There’s been talk of Eastern Washington farmers growing canola seeds as a local source of vegetable oil, but the idea has sputtered due to a lack of processing facilities.
Imperium also is competing on technical know-how. The company is building the refinery itself, rather than using an established firm for engineering and design. Such a company would guarantee all equipment will work but would charge 50 to 60 percent extra, Plaza said.
Instead, Imperium has hired engineers and consultants to design a proprietary refining technique. Plaza will say only that the plant will have fewer moving parts, and will be one-third the size of comparable refineries.
Though the cost has risen to $65 million, Plaza said the refinery will still be competitive, because it is a one-time expense.
Besides cheap land, supportive local officials and available labor, Plaza said Grays Harbor’s edge lies in transportation.
The port will allow Imperium to barge some of its refined biodiesel to California at 3 cents a gallon, while rail would cost four times as much.
It is technically feasible to ship biodiesel through oil pipelines. But Plaza said the oil companies aren’t interested in helping out a rival.
Government has certainly helped biodiesel compete. Imperium does not receive direct subsidies for making it, but distributors get a $1 a gallon discount on the fuel’s federal excise tax, a savings that can be passed to consumers.
Last year, Washington became the second state to mandate that 2 percent of all diesel in the state be biodiesel by November 2008. That created a guaranteed demand for 20 million gallons a year. Local governments like King County Metro and the city of Seattle are also among Imperium’s best customers. Plaza says he’s gotten a lot of support from elected officials and travels once a month to Washington, D.C., to lobby for their help.
But he bristles at critics who say biodiesel can’t live without subsidies. Like the ethanol lobby has said for years, Plaza notes oil companies get billions in tax breaks and subsidies for domestic drilling, plus national defense to protect oil shipping routes — costs that don’t show up at the pump.
Of course, plenty could go wrong for the industry, or for Imperium. If refiners cut corners and make low-quality fuel that damages engines, biodiesel would get a bad name.
An explosion or accident could damage equipment. Droughts or a surge in demand could drive up the cost of the feedstock, or some of America’s agribusiness giants could get a stranglehold on the supply and dominate the biodiesel market.
It’s also possible that oil producers could boost output, lowering gas prices and causing Americans to lose interest in alternatives.

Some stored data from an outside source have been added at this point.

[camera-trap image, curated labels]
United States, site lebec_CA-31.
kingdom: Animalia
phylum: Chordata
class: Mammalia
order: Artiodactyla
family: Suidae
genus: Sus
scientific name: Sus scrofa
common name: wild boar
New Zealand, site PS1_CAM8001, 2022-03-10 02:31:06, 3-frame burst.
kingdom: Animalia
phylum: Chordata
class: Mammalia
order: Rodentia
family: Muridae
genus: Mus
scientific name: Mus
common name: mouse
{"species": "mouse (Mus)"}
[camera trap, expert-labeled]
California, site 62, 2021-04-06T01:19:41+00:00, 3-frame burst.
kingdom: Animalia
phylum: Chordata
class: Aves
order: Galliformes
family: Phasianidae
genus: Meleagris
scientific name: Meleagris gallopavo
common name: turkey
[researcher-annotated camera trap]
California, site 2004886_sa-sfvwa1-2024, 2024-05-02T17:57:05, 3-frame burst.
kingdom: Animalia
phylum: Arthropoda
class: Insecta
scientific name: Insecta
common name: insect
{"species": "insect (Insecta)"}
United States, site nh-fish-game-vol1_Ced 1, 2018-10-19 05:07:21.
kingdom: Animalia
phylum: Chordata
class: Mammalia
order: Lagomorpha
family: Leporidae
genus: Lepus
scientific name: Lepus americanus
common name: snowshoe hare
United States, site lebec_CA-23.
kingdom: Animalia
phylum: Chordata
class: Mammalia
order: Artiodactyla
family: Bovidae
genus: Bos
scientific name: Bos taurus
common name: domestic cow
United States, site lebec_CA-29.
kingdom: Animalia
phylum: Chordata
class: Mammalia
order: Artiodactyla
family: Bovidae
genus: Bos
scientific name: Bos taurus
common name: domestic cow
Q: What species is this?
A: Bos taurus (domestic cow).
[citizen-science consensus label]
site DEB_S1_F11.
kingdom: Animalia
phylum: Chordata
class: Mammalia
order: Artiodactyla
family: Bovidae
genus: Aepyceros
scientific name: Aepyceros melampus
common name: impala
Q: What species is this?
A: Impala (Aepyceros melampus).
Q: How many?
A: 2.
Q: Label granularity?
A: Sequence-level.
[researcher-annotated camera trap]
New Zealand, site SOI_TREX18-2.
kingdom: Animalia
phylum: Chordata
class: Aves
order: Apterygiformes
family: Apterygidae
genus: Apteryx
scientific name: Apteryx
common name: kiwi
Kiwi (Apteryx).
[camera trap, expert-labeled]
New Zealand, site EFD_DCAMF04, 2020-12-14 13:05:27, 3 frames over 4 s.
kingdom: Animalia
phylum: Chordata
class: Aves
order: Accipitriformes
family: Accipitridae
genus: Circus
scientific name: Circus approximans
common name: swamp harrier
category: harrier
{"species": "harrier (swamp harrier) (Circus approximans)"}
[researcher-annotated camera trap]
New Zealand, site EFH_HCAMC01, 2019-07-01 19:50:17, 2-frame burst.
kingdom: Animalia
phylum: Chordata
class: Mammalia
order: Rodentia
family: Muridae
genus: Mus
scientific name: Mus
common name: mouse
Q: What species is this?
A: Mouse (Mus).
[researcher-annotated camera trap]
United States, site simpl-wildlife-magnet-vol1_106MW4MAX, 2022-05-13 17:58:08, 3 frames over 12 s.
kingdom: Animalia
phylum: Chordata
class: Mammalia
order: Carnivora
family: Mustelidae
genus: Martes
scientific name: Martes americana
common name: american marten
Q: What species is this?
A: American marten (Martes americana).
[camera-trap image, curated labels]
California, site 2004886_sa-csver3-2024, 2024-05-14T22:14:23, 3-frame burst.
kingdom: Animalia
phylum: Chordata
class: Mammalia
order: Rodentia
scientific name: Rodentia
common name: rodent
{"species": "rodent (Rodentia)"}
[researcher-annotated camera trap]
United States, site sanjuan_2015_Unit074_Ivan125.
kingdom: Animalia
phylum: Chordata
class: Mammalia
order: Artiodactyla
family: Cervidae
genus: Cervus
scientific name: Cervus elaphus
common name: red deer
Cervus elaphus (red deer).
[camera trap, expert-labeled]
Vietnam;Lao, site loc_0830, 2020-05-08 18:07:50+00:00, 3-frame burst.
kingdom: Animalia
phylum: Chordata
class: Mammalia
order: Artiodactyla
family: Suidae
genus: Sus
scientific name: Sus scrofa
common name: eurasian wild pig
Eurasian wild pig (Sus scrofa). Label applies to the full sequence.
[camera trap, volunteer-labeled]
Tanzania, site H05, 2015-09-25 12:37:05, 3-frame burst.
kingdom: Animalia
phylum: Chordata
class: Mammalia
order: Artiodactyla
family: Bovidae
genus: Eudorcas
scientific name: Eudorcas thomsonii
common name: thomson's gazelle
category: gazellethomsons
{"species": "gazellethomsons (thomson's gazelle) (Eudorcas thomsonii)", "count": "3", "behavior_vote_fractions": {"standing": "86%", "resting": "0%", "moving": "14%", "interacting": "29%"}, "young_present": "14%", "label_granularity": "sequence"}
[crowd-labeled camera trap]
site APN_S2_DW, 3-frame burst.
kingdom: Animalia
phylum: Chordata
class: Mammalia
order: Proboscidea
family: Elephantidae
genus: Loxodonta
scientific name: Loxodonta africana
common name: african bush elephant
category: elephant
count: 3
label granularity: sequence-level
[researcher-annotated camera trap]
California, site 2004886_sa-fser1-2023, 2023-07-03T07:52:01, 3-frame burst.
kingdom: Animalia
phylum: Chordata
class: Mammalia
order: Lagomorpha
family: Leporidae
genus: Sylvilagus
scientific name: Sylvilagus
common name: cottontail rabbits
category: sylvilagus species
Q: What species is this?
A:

But there are positive signs. Big biodiesel customers say they are happy and want more.
Jim Boon, manager of vehicle maintenance for King County Metro, said the bus fleet burns about 1 million gallons of biodiesel a year, with plans to double by May.
Boon said there was a “teething” phase when Metro made the switch, because the fuel’s cleansing effect dislodged engine gunk and clogged fuel filters, which can slow or stall engines. Once the filters are cleaned, the fuel performs as well as regular diesel, he said.
Metro started buying biodiesel after a May 2004 directive from King County Executive Ron Sims, who wants to reduce carbon emissions. But because of wild swings in diesel prices, Boon said, biodiesel is making more sense financially.
“If you graph it out, biodiesel’s price is a pretty flat line,” he said.
It’s unlikely biodiesel will show up at most corner pumps anytime soon. Only 3 percent of passenger cars and trucks in the U.S. burn diesel. Most diesel customers operate commercial trucks and heavy machinery, and it can be difficult to make them switch from what they know.
Case in point: Next door to Imperium’s South Seattle refinery, diesel-powered cement trucks from Glacier Northwest roll by day after day. Imperium has tried to sell them biodiesel.
So far, Glacier hasn’t bought a drop. A manager said he will consider it when biodiesel beats regular diesel on price.